Das Einmann-Label Fettkakao feiert Anfang September fünfjähriges Bestehen mit seiner 20. Veröffentlichung und dem zehntägigen Fest "Festkakao". Betreiber ist Andi Dvorák, 30, helles Sommerhemd, properer Kleinwagen. Nur die zerrissene Jean und der wenig alltägliche Bartwuchs zerschlagen die Sachbearbeitervermutung.

Dvorák ist im Brotberuf Konzertveranstalter für die Wiener Arena. Als Labelboss betreut und verlegt er Bands wie Sex Jams, Vortex Rex, Lonely Drifter Karen, das Stimmgewitter Augustin und andere, die ein Programm abdecken, das vom Grunge-Rock über Elektro-Pop bis zum Singer-/ Songwritertum reicht. Träumt man als Kleinstlabel manchmal von einem Hit? Dvorák: "Ich wüsste gar nicht, wie ich damit umgehen würde!"

Die meisten Bands kommen aus seinem persönlichen Umfeld oder werden diesem eingemeindet, persönliche Beziehung spielen für Dvorák eine ebenso wichtige Rolle wie der soziale Anspruch seiner Publikationen. Das zeitigt einen offenen Regionalismus, der die Instrumente der Globalisierung benutzt. Warum macht man trotz leicht gemachter Internetauftritte dann doch ein Label? "Im Internet kann man zwar schnell einmal etwas hochladen und so dafür sorgen, dass es Leuten zugänglich ist. Das ist gut. Aber es fehlt der Rahmen, die besondere Form. Das mache ich mit dem Label. Visuelle Kunst ist dabei sehr wichtig. Die Coverart ist mit ein Grund, ein Label zu machen. Mit dem Regionalen ist das auch so ein Aspekt. Ich will nicht nur Wiener Sachen präsentieren, aber ich lebe hier und habe ein Naheverhältnis zu den ganzen Leuten. Darum geht's."

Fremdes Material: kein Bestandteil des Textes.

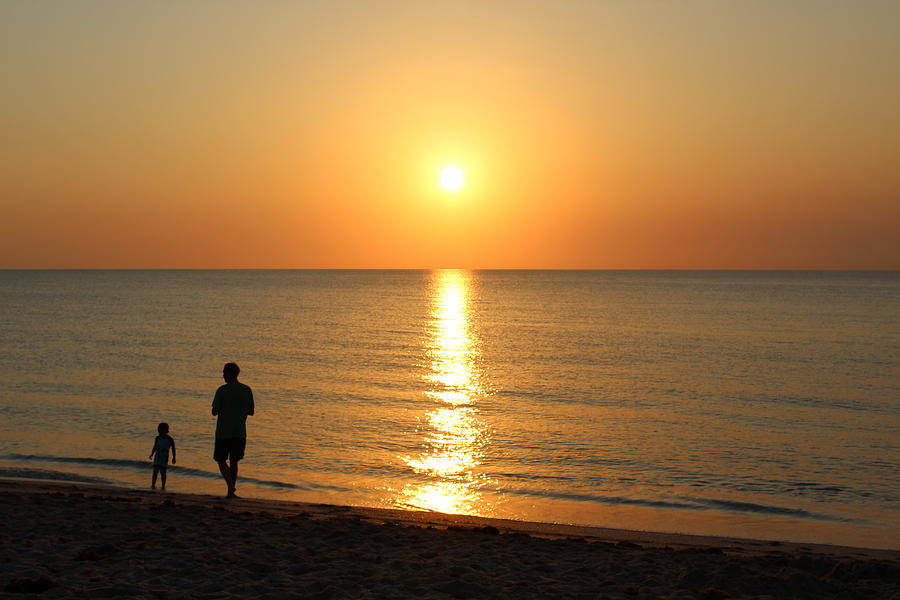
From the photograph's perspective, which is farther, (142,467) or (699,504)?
(142,467)

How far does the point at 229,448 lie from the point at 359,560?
13.4 feet

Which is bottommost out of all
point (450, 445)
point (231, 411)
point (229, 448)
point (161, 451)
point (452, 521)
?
point (450, 445)

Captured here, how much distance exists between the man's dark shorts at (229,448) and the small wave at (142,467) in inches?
151

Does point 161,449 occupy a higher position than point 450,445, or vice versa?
point 161,449

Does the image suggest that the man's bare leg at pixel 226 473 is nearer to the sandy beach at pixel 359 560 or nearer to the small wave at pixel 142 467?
the sandy beach at pixel 359 560

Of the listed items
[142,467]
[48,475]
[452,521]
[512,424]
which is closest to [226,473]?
[452,521]

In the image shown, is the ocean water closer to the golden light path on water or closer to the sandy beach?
the golden light path on water

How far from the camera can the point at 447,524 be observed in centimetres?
1234

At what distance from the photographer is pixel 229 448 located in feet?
40.2

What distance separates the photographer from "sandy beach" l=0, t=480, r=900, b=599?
25.4 ft

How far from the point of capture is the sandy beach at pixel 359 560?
305 inches

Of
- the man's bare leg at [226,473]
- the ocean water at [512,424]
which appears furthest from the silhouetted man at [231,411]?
the ocean water at [512,424]

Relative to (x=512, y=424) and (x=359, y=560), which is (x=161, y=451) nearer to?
(x=359, y=560)

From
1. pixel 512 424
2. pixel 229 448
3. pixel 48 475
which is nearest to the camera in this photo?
pixel 229 448
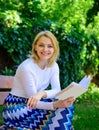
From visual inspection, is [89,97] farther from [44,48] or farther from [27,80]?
[27,80]

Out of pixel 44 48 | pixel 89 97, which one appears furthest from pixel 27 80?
pixel 89 97

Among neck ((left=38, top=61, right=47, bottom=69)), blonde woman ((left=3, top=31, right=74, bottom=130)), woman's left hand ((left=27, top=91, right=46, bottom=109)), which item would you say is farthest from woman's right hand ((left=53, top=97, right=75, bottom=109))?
neck ((left=38, top=61, right=47, bottom=69))

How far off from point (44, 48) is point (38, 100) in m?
0.54

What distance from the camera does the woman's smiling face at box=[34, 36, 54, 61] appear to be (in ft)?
13.1

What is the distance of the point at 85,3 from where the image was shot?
13.9m

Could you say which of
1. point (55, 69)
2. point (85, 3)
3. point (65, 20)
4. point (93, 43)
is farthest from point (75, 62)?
point (55, 69)

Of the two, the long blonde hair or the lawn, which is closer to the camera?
the long blonde hair

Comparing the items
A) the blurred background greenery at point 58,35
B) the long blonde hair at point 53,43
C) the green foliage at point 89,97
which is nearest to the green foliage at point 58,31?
the blurred background greenery at point 58,35

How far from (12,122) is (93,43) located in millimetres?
8224

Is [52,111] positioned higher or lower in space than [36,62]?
lower

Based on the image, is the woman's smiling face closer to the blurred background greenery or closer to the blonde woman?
the blonde woman

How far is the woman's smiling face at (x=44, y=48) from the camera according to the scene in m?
4.00

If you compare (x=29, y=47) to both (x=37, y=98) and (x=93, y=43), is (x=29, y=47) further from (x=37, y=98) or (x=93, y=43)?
(x=37, y=98)

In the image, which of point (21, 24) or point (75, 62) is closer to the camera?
point (21, 24)
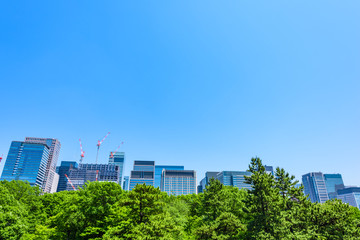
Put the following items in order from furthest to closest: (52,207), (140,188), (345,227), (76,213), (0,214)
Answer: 1. (52,207)
2. (76,213)
3. (140,188)
4. (345,227)
5. (0,214)

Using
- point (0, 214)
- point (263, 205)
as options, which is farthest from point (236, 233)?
point (0, 214)

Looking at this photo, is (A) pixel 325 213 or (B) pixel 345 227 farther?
(A) pixel 325 213

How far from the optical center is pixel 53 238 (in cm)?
3806

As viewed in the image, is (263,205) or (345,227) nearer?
(345,227)

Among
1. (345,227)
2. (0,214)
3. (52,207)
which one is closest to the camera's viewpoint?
(0,214)

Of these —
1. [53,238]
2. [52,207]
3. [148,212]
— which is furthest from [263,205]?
[52,207]

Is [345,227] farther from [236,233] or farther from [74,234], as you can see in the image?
[74,234]

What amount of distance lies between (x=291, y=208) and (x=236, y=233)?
8.84 metres

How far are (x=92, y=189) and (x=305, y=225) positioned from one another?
36.8m

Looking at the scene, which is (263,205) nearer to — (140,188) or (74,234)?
(140,188)

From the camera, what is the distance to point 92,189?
3891 cm

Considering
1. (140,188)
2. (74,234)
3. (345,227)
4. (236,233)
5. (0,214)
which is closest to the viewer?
(0,214)

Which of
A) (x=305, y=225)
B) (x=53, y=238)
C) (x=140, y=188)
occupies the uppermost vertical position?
(x=140, y=188)

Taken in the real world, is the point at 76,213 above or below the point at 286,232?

Ohne höhere kommerzielle Zielsetzungen veröffentlicht der Mann einen Gutteil seines Katalogs auf Vinyl. "Eine Produktion ist teuer, und eine CD genießt in meinem Umfeld nicht den Stellenwert wie eine Schallplatte. Vinyl bedeutet Liebhaberei. Auch junge Leute, die Musik eher via MP3s konsumieren, scheinen, wenn sie einen physischen Tonträger kaufen, eher zum Vinyl zu greifen. Es ist wie ein Katalog zu einer Ausstellung."

Wichtige Förderungen

Die Aufmerksamkeit, die er mit seinen meist nur wenige hundert Stück umfassenden Auflagen genießt, reicht nach fünf Jahren immerhin bis Deutschland, in die Slowakei oder nach Tschechien, wo Fettkakao-Bands touren oder zu Festivals eingeladen sind. Profit ist dennoch kein Thema, dieser sei lediglich kultureller Natur, ein aus dem Austausch entstehender.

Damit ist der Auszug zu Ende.